Traditional Culture Encyclopedia - Hotel franchise - How to make preserved duck delicious?

How to make preserved duck delicious?

Cured duck

Materials for making preserved duck:

Material: duck1750g

Seasoning: 250 grams of salt.

Features of preserved duck:

Delicious and sweet, with a bright complexion.

The practice of preserved duck:

1. Slaughter and wash the ducks, and remove the internal organs and dirt.

2. Cut off the wings of the slaughtered duck and the feet below the knee.

3. Slaughter the duck from the tail thigh to the neck wishbone and break the chest.

4. Cut off the ribs on both sides from the neck with a knife, and cut off six or seven ribs.

5. Then cut the duck's chin and tongue from the duckbill.

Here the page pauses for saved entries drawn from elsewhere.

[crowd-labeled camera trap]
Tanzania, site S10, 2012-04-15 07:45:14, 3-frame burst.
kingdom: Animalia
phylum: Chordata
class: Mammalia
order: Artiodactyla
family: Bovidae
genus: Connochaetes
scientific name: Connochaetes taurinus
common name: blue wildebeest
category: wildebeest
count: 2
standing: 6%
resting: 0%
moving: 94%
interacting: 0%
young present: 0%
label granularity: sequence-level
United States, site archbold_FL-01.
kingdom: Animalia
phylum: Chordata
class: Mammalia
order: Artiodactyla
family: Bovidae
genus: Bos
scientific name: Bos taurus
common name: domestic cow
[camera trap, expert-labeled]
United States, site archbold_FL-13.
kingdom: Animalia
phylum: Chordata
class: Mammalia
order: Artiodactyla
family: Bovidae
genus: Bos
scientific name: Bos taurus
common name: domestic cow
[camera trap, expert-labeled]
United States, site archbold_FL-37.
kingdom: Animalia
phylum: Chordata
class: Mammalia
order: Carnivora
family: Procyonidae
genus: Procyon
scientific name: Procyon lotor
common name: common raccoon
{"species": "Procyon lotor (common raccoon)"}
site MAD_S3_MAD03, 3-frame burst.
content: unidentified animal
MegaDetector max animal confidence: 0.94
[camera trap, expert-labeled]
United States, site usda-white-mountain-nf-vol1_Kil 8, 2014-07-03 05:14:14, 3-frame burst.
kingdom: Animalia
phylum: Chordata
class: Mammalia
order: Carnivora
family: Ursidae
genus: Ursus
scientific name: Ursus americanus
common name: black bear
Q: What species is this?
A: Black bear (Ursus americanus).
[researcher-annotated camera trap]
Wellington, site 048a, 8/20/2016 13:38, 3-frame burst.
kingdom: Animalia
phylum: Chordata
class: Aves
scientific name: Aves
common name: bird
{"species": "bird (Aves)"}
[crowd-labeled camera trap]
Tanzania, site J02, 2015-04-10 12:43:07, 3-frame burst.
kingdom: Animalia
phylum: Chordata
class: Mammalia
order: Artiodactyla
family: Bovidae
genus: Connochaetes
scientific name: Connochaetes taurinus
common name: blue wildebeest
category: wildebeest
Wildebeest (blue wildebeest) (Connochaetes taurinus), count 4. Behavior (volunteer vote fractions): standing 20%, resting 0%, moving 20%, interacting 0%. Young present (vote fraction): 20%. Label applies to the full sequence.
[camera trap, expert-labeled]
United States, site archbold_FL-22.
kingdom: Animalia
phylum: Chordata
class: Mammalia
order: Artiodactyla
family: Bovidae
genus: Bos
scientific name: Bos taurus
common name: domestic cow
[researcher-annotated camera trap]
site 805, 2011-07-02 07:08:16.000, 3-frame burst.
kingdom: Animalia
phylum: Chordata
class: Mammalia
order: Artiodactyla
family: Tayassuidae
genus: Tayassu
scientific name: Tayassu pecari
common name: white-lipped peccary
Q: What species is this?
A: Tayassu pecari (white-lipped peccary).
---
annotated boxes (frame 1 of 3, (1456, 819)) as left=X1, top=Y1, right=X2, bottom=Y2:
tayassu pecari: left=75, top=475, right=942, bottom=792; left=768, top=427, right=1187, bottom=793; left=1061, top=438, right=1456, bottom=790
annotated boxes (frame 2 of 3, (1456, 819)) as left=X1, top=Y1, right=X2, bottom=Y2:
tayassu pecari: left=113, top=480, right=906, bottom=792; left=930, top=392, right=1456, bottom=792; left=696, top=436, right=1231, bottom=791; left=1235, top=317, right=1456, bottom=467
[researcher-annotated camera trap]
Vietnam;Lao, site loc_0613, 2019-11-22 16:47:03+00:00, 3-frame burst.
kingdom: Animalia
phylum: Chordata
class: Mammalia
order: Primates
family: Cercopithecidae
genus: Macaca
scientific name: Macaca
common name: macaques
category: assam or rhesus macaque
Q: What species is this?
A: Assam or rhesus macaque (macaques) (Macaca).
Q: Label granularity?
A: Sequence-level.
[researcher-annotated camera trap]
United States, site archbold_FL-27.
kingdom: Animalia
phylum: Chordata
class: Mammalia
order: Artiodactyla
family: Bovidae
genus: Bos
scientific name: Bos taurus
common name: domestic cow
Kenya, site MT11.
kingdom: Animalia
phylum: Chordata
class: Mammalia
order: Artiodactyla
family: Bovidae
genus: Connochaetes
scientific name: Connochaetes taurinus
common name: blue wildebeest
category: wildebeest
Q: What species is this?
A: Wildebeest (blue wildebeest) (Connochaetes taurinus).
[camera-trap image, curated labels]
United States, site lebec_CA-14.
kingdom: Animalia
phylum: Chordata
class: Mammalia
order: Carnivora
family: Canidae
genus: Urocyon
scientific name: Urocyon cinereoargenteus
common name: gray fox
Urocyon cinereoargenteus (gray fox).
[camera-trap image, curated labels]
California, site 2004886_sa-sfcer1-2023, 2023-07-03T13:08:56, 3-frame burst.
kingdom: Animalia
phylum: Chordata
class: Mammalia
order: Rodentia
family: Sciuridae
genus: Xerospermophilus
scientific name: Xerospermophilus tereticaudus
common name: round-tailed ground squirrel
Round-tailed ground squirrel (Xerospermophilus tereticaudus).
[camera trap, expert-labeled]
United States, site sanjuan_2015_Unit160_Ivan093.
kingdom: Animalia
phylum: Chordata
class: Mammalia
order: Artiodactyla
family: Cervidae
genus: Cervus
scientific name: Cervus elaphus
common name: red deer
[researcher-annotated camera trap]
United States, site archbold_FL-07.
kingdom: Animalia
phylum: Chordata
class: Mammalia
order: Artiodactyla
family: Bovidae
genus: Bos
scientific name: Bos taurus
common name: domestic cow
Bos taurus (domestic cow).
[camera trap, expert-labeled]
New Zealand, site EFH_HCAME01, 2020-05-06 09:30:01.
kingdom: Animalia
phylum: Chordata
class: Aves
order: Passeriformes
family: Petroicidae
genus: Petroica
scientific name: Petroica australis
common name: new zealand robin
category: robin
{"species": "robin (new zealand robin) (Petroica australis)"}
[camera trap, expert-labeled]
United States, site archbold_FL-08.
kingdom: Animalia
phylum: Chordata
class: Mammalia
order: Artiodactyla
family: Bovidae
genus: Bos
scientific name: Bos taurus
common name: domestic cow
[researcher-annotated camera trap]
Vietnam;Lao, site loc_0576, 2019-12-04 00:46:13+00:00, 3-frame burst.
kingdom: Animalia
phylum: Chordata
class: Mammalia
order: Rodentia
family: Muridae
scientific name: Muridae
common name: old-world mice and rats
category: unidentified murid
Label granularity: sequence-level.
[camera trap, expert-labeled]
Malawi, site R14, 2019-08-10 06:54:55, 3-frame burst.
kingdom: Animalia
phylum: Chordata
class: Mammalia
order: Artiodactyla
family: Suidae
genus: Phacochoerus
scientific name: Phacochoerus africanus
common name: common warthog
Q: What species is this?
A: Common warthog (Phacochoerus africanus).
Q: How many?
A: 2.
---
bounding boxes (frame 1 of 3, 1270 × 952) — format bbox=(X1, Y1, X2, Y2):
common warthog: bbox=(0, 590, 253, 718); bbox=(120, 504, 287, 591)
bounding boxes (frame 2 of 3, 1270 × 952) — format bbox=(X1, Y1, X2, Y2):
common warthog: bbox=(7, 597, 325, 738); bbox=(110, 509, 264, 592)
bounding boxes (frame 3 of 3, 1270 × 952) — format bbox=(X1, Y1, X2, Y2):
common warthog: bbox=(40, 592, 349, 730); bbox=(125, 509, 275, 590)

6. Wipe the duck's head and neck evenly with 200 grams of refined salt, and then put a pinch of salt on the wings and leg bones with 50 grams of refined salt. Marinate the duck overnight.

7. The next day, soak the salted duck in cold water for about two or three hours until the salty taste of the duck has faded, then take it out of the pot and expose it to the sun.

8. When drying dried salted duck, first spread the duck's inner cavity upward with a bamboo curtain with sparse eyes, then dry it in the sun for two hours, and then turn the duck's back upward for shaping, which looks like Duck Nan'an and has a good shape. When you feel comfortable, put on a rope loop and hang it with a bamboo pole before drying.